The Power of Parking

The Economist recently ran an excellent piece on parking problems called “Parkageddon: How not to create traffic jams, pollution and urban sprawl.” The article starts by highlighting a much-discussed new construction project—the Apple headquarters in Cupertino, CA—a place where one would assume coastal liberal notions about non-automotive transportation modes would prevail. And yet...

For 14,000 workers, Apple is building almost 11,000 parking spaces. Many cars will be tucked under the main building, but most will cram into two enormous garages to the south. Tot up all the parking spaces and the lanes and ramps that will allow cars to reach them, and it is clear that Apple is allocating a vast area to stationary vehicles. In all, the new headquarters will contain 318,000 square metres of offices and laboratories. The car parks will occupy 325,000 square metres.

Apple is building 11,000 parking spaces not because it wants to but because Cupertino, the suburban city where the new headquarters is located, demands it.

So no one is immune to parking minimum requirements. The Economist then continues with an extended analysis of the myriad problems created by parking minimums as well as the general challenge of finding space to store the immense quantity of cars on our planet:

For as long as there have been cars, there has been a need to store them when they are not moving—which, these days, is about 95% of the time. […] Water companies are not obliged to supply all the water that people would use if it were free, nor are power companies expected to provide all the free electricity that customers might want. But many cities try to provide enough spaces to meet the demand for free parking, even at peak times.

The article highlights several key problems with parking minimums which we've covered on Strong Towns before, including how much valuable space they require to be taken up in our cities (space that could otherwise be occupied with a tax-paying business), how expensive they are for developers trying to build new residential or commercial space, and how they induce driving and traffic, even as public transit and bike initiatives are undertaken in plenty of cities. Following the initial example of the new Apple headquarters, the Economist article considers the impact of parking minimums on the whole Bay Area:

With such a surfeit of parking, most of it free, it is little wonder that most people get around Silicon Valley by car, or that the area has such appalling traffic jams.

We created the map above to catalog cities where parking minimums have been removed or are in the process of being removed. Add your town to the map or submit a change in your town's parking minimum status here.

I've seen this Economist article floating around on a lot of urban planning-related social media accounts, and I'd hazard a guess that the reasons it's been so widely read and shared are: 1) it comes from a popular and well respected news source, and 2) it comes from a news source outside the US. For those of us who work in urbanist circles, it often feels like parking is a strictly American issue—a private shame we must deal with on our own. To see it addressed in an international publication means it’s getting the attention it rightfully deserves as a serious issue. As the article states:

Parking influences the way cities look, and how people travel around them, more powerfully than almost anything else.
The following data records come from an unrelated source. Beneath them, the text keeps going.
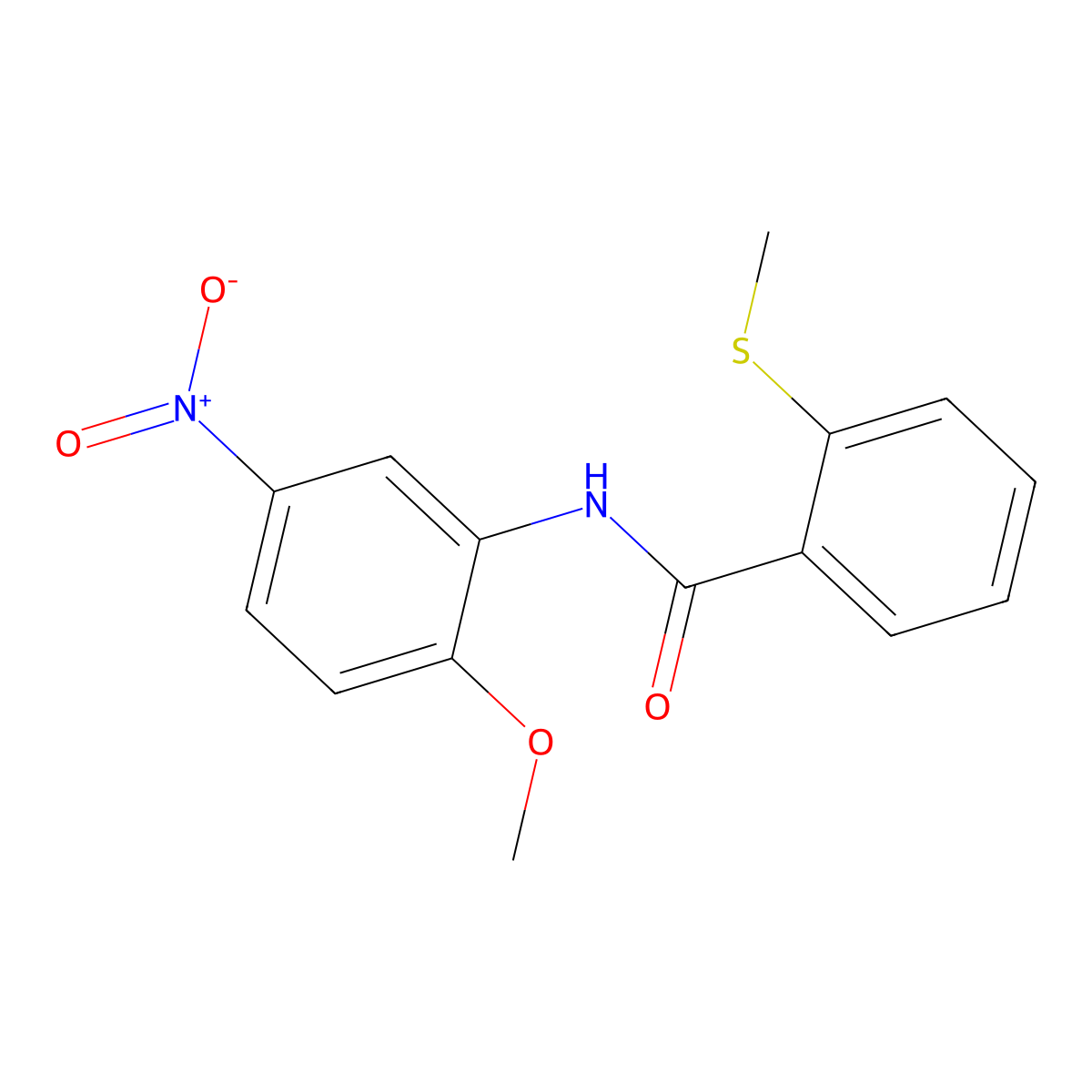 N-(2-methoxy-5-nitrophenyl)-2-methylsulfanylbenzamide molecular structure, CAS 831178-42-8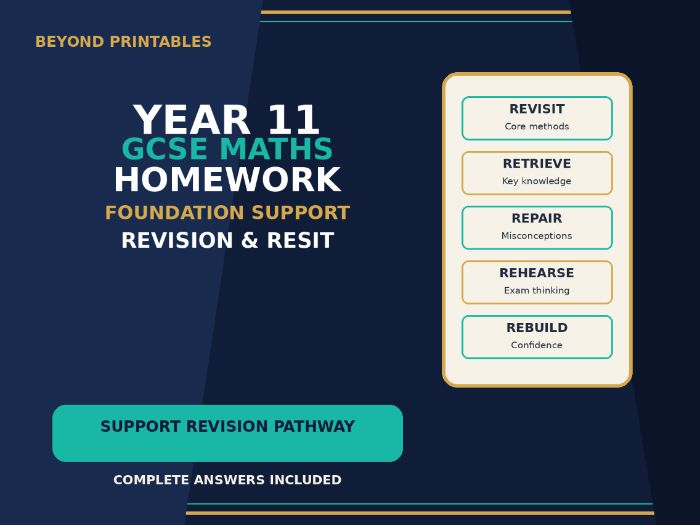 Year 11 Foundation GCSE Maths Homework | Support Revision & Resit | Answers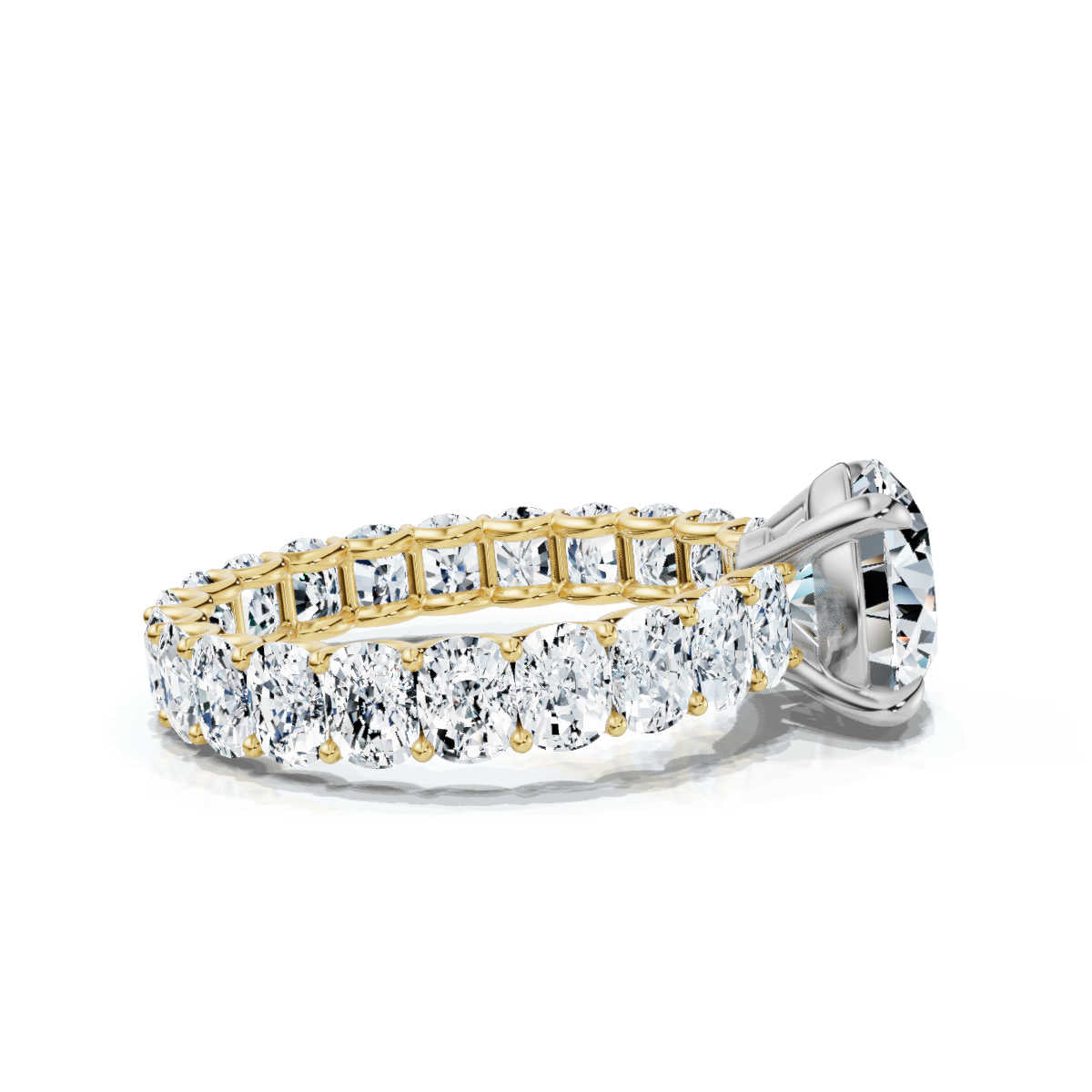 18K Solid Gold Oval & Round Lab Grown Diamond Ring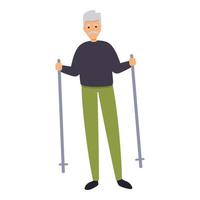 Senior man nordic walking icon, cartoon style vector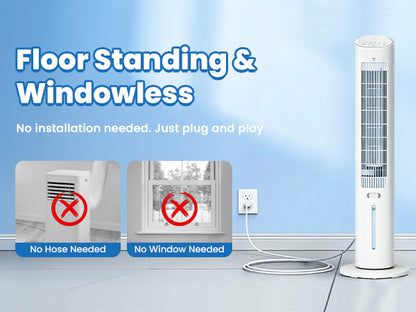 Hifresh 019L - Bladeless Tower Fan w/Aroma Diffuser, Touch & Remote, 4 Modes & 3 Speeds, 26Ft Air Throw, 12H Timer, 4 Ice Packs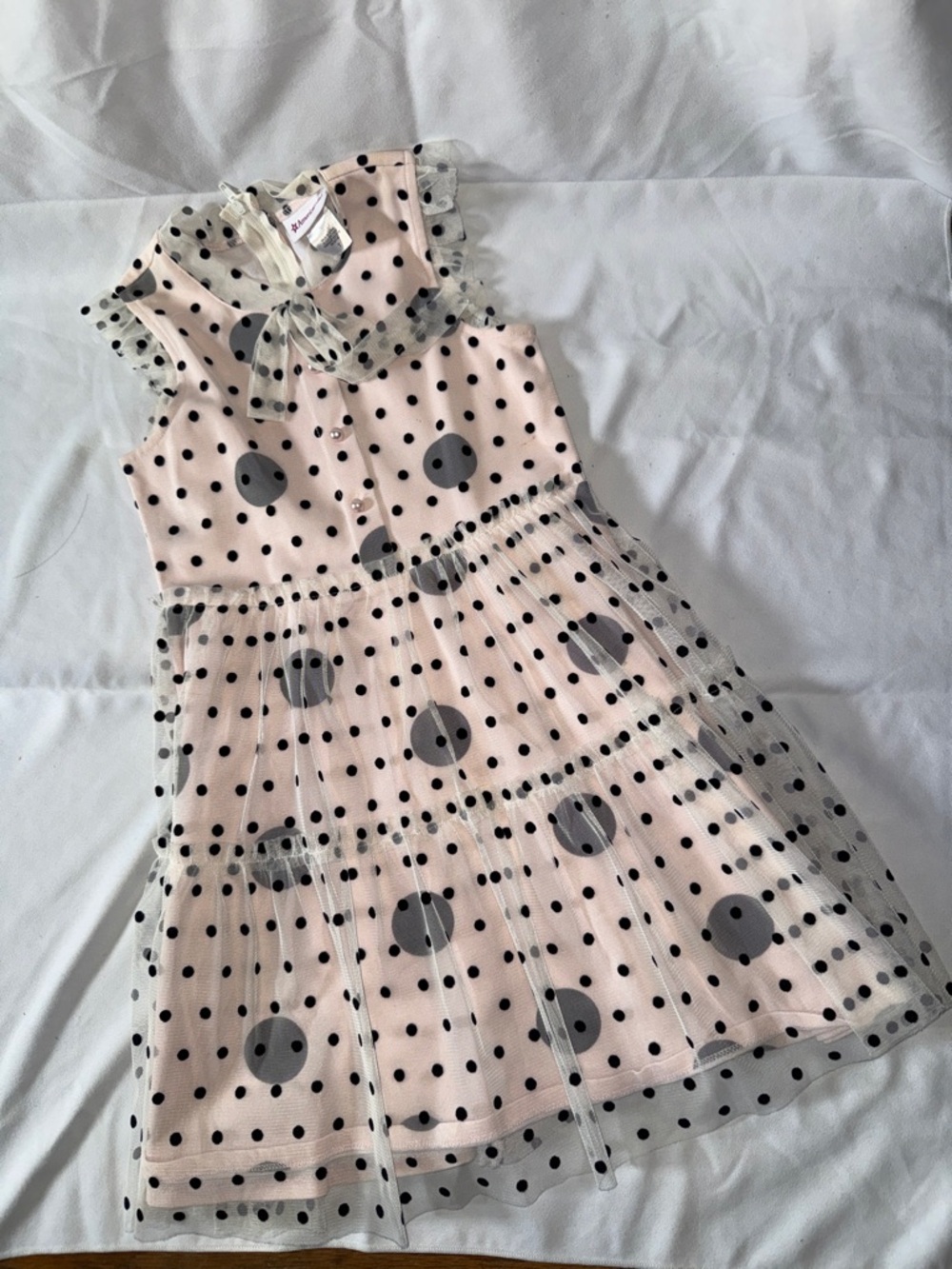 American Girl Pink Dress with Black Polka Dot Tulle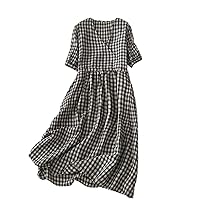 V-Neck Cotton Blend Loose Summer Plaid Dress Lady Work Women Travel Style Casual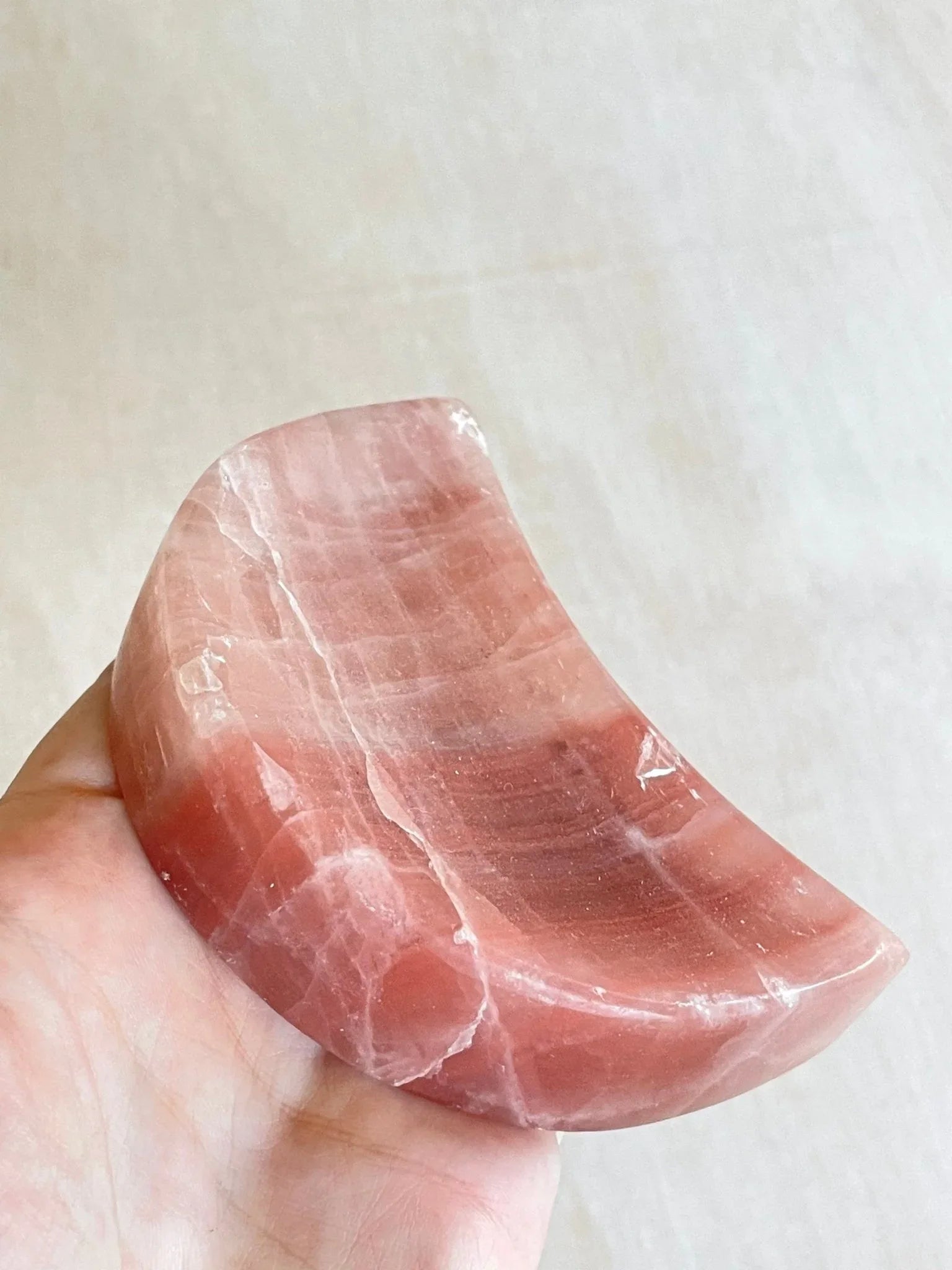 Rose Calcite Moon Bowl | AAA Quality Rose Calcite | Gemstone Crystal Bowl - earthandelm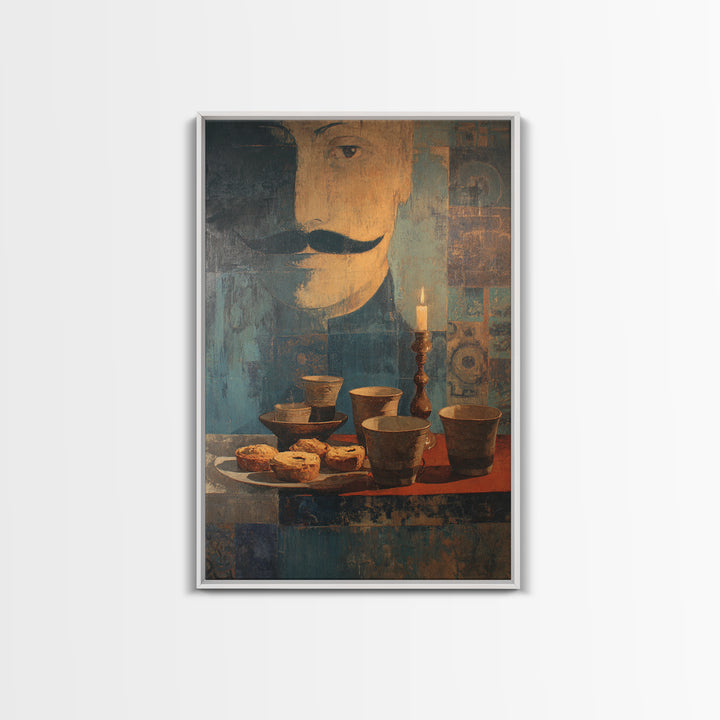Whiskey and Straight Razor Masculine Still Life Canvas Print, Barbershop Art, Gallery Decor, Barbershop Decor, Abstract Art, BAA-2x3-39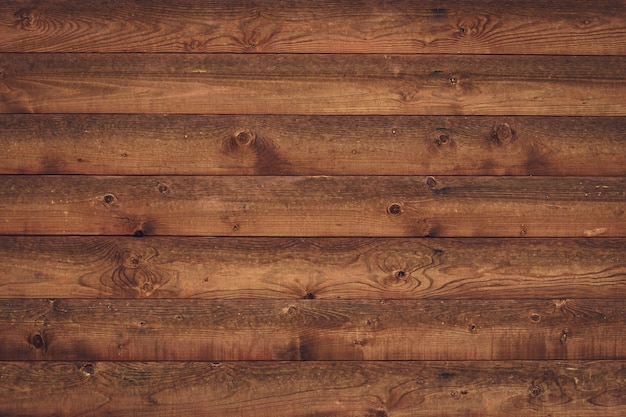 Planches de bois brun minable. Texture de bois de planche. Clôture sale en chêne vintage, table. Fond de texture de plancher grunge.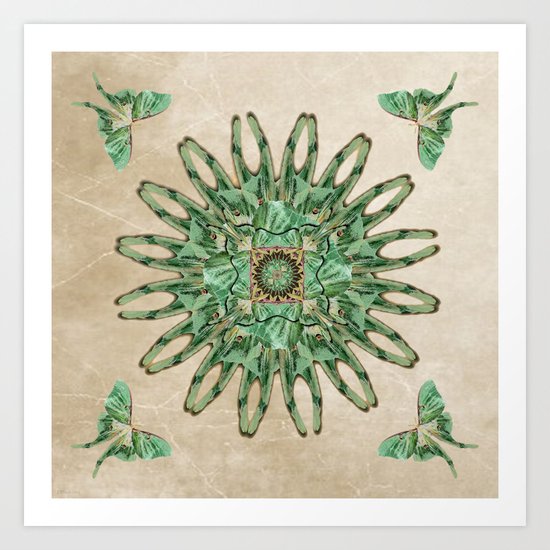Luna Moth Circle Art Print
My go-to daily news source is Reuters because I appreciate its international perspective on news, especially US news. That’s the same reason I appreciate the Economist and this article in particular. What we’ve come to view as normal in America—i.e. huge parking lots—is something that must be thoroughly explained to people outside of America. This publication forces us to step away from our preconceived American notions and background knowledge and look at the issue of parking with fresh eyes.